=== EXERCISE BRIEF ===
Write out all of the material below line for line, without changing a single character.

=== DATASET EXCERPTS ===
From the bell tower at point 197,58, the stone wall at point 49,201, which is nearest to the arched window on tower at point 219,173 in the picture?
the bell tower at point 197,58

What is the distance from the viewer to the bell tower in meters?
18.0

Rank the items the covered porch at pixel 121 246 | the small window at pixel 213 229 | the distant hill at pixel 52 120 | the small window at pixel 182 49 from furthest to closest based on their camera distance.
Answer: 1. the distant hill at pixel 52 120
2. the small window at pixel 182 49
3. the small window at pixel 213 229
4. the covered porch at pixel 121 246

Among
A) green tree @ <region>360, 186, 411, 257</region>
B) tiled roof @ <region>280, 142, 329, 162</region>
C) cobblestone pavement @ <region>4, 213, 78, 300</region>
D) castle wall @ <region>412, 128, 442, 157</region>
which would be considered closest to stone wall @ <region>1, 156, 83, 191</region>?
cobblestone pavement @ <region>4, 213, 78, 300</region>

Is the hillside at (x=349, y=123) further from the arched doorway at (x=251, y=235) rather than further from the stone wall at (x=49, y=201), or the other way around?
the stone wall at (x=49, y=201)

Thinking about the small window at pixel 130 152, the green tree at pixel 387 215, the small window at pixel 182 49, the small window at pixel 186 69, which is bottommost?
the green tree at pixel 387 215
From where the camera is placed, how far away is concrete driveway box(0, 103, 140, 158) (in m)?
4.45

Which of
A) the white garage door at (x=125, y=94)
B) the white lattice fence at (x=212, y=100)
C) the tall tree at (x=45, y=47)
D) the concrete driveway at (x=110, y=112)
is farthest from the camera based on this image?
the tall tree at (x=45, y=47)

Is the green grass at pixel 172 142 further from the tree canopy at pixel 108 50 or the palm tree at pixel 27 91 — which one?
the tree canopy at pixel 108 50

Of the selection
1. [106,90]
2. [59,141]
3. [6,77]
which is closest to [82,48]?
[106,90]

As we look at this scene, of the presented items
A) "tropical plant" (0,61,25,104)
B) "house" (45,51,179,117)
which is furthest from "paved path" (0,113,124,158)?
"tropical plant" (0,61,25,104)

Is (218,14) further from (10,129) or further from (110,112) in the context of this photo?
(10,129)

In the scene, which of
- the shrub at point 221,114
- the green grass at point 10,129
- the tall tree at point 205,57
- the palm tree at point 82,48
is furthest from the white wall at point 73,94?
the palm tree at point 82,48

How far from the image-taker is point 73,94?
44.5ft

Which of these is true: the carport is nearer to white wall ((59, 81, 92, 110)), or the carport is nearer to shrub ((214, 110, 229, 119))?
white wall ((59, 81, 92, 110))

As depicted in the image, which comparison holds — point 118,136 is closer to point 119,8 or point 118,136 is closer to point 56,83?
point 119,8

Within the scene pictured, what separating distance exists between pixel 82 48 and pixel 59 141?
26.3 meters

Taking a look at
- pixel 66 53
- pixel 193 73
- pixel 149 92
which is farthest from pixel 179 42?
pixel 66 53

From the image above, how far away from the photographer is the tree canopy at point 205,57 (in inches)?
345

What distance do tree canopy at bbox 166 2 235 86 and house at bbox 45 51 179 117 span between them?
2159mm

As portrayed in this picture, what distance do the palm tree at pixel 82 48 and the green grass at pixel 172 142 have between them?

=== COMPLETE ANSWER ===
From the bell tower at point 197,58, the stone wall at point 49,201, which is nearest to the arched window on tower at point 219,173 in the picture?
the bell tower at point 197,58

What is the distance from the viewer to the bell tower in meters?
18.0

Rank the items the covered porch at pixel 121 246 | the small window at pixel 213 229 | the distant hill at pixel 52 120 | the small window at pixel 182 49 from furthest to closest based on their camera distance.
Answer: 1. the distant hill at pixel 52 120
2. the small window at pixel 182 49
3. the small window at pixel 213 229
4. the covered porch at pixel 121 246

Among
A) green tree @ <region>360, 186, 411, 257</region>
B) tiled roof @ <region>280, 142, 329, 162</region>
C) cobblestone pavement @ <region>4, 213, 78, 300</region>
D) castle wall @ <region>412, 128, 442, 157</region>
which would be considered closest to stone wall @ <region>1, 156, 83, 191</region>?
cobblestone pavement @ <region>4, 213, 78, 300</region>

Is the hillside at (x=349, y=123) further from the arched doorway at (x=251, y=235) rather than further from the stone wall at (x=49, y=201), or the other way around?
the stone wall at (x=49, y=201)

Thinking about the small window at pixel 130 152, the green tree at pixel 387 215, the small window at pixel 182 49, the small window at pixel 186 69, which is bottommost?
the green tree at pixel 387 215
From where the camera is placed, how far away is concrete driveway box(0, 103, 140, 158) (in m)?
4.45

Which of
A) the white garage door at (x=125, y=94)
B) the white lattice fence at (x=212, y=100)
C) the tall tree at (x=45, y=47)
D) the concrete driveway at (x=110, y=112)
is farthest from the camera based on this image?
the tall tree at (x=45, y=47)

Is the green grass at pixel 172 142 further from the tree canopy at pixel 108 50 or the palm tree at pixel 27 91 — which one?
the tree canopy at pixel 108 50

Of the selection
1. [106,90]
2. [59,141]
3. [6,77]
which is closest to [82,48]?
[106,90]

As we look at this scene, of the presented items
A) "tropical plant" (0,61,25,104)
B) "house" (45,51,179,117)
which is furthest from "paved path" (0,113,124,158)?
"tropical plant" (0,61,25,104)

Is (218,14) further from (10,129) or further from (110,112) in the context of this photo?
(10,129)

In the scene, which of
- the shrub at point 221,114
- the green grass at point 10,129
- the tall tree at point 205,57
- the palm tree at point 82,48
is furthest from the white wall at point 73,94?
the palm tree at point 82,48

How far from the image-taker is point 73,94?
44.5ft

Which of these is true: the carport is nearer to white wall ((59, 81, 92, 110)), or the carport is nearer to shrub ((214, 110, 229, 119))?
white wall ((59, 81, 92, 110))

As depicted in the image, which comparison holds — point 118,136 is closer to point 119,8 or point 118,136 is closer to point 56,83?
point 119,8

Within the scene pictured, what separating distance exists between pixel 82 48 and pixel 59 141?
26.3 meters

Taking a look at
- pixel 66 53
- pixel 193 73
- pixel 149 92
which is farthest from pixel 179 42?
pixel 66 53

From the image above, how far away from the photographer is the tree canopy at point 205,57 (in inches)?
345

What distance do tree canopy at bbox 166 2 235 86 and house at bbox 45 51 179 117 span between them?
2159mm

As portrayed in this picture, what distance do the palm tree at pixel 82 48 and the green grass at pixel 172 142 have between them?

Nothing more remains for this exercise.